Alimentazione e Integrazione: Instancabili atlete predatrici aeree. Insettivore pure. Saltano bruscamente o allungano in estensione elastica smisurata il braccio afferrando le blatte veloci in volo con agilità. Nutrire dopo l'accensione dell'oscurità serale notturna offrendo un vario assortimento vitale ricco e scattante vivo di grilli saltanti taglia media grandi, locuste, e mosche o camole in una piccola tazza sollevata a muro (worm cup) per evitare l'ingestione micidiale fatale ed ostruttiva impaccante ostruttiva chirurgica pietrosa letale grave del morbido soffice terriccio di fibra di muschio sul fondo sporco a caduta cacciando veloci. Integrare e spolverare fedelmente e maniacalmente i grossi lesti grilli con supplementi combinati di pregiato e finissimo D3 e morbido e prezioso puro sano minerale Calcio inverecondo circa due o modeste tre volte alla fresca settimana attiva giovanile.
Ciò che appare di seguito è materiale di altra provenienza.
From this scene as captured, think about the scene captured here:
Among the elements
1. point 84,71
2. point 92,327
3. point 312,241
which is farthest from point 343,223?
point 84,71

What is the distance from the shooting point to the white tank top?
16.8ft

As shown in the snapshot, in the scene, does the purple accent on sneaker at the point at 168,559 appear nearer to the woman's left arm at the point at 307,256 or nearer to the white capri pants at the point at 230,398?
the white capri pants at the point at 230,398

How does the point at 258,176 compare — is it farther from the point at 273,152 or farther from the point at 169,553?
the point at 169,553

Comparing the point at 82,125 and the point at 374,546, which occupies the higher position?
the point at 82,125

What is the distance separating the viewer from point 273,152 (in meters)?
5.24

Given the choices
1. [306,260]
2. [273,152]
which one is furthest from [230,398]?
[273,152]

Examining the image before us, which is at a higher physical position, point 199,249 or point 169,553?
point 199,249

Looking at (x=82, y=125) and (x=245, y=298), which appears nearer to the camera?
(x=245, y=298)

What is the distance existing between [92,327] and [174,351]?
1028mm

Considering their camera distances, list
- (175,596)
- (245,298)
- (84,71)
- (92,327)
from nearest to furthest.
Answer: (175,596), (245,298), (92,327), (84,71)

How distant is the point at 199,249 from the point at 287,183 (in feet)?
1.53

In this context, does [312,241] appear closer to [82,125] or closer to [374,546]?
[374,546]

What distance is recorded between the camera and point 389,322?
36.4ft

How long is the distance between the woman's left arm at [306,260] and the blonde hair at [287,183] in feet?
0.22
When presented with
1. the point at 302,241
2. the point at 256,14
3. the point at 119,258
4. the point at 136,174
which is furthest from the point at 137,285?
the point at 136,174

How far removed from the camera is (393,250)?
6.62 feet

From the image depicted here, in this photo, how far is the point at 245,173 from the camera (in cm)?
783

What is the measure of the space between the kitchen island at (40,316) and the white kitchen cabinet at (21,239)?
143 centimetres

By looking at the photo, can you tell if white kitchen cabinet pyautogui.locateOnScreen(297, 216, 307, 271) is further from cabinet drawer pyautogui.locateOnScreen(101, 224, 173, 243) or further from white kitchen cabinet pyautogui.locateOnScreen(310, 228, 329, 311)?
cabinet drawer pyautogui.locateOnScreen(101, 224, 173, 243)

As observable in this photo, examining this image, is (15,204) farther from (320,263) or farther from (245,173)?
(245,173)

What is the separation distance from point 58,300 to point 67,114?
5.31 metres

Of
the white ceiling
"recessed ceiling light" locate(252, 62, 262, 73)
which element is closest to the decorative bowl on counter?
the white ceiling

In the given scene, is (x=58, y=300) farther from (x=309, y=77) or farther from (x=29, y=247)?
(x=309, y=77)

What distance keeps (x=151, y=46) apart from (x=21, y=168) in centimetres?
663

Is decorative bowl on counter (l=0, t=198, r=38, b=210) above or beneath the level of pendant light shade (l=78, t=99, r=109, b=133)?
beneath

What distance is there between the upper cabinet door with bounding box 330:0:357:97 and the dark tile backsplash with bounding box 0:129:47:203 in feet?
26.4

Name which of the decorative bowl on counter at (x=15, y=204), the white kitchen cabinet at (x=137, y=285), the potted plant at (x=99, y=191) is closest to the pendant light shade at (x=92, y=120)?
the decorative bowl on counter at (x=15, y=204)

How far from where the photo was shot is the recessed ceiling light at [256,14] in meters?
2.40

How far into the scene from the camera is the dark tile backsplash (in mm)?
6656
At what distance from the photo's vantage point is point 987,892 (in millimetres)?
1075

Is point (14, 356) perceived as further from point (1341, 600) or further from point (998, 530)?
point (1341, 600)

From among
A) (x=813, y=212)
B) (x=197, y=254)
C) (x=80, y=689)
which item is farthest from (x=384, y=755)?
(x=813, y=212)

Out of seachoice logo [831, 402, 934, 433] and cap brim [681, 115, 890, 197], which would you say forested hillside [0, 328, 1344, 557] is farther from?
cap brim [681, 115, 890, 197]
Compatibilità e Convivenza: Socievoli ma attente alle taglie killer asimmetriche letali tragiche estreme fatali abissali per cannibalismo e voracità istintiva (regola d'oro: raggruppare unicamente coetanei). Evitare promiscuità forzata ammucchiata stritolante numerosa per limitare gli inquinamenti estremi chimici d'ammoniaca alti. Le massicce enormi colorate matriarche brune e i piccolissimi sottili brillanti gioielli maschi verdi coesistono pacificamente senza faide cruente territoriali sanguinose se il recinto sviluppa volumetria ed altezza di fronde adeguate al riparo oscuro indipendente separato visivo fittissimo ombreggiante largo abbondante tra i Pothos rigogliosi e vivi in teca.
Salute e Malattie Comuni: Ulcerazioni e Lesioni Rostrali da Fuga Frenetica e Sfregamento Brutale Contro la Rete Frontale Orizzontale Fissa da Panico Claustrofobico Cronico Fatale Rapido Ascessuale Necrotico e Destabilizzante Irrecuperabile Neurologico Urto (Rostral Rubbing): il terrore di ogni proprietario amatoriale ansioso ignorante e disattento: i maschi irrequieti la notte nei box trasparenti ciechi tentano continui inesorabili ed impattanti spaventosi testardissimi balzi contusi verso la stretta uscita cieca vetrata lesionando asportando abrasivamente il fragile fine roseo delicato e mucoso tessuto cutaneo nasale esponendo precocemente l'osso facciale al batterio fatale bianco pus fino al collasso in encefalite; fornire spazio fronde fittissime opacizzanti e schermare la vista del vetro è legge assoluta inappellabile vitale curativa. Infezione e Disidratazione Letale Asciutta Mummificante da Lampade Solari o Errata Gestione Riscaldante Asfissiante Estiva Siccitosa Desertica Sbagliata Fatale Fatidica Mortale Asfittica.
Profilo anfibio
- Dieta
- Insettivoro
- Umidita'
- 70 % - 90 %
- UVB
- Medium
Galleria immagini
Immagini licenziate collegate alla specie o, quando indicato, al taxon rappresentativo piu' vicino.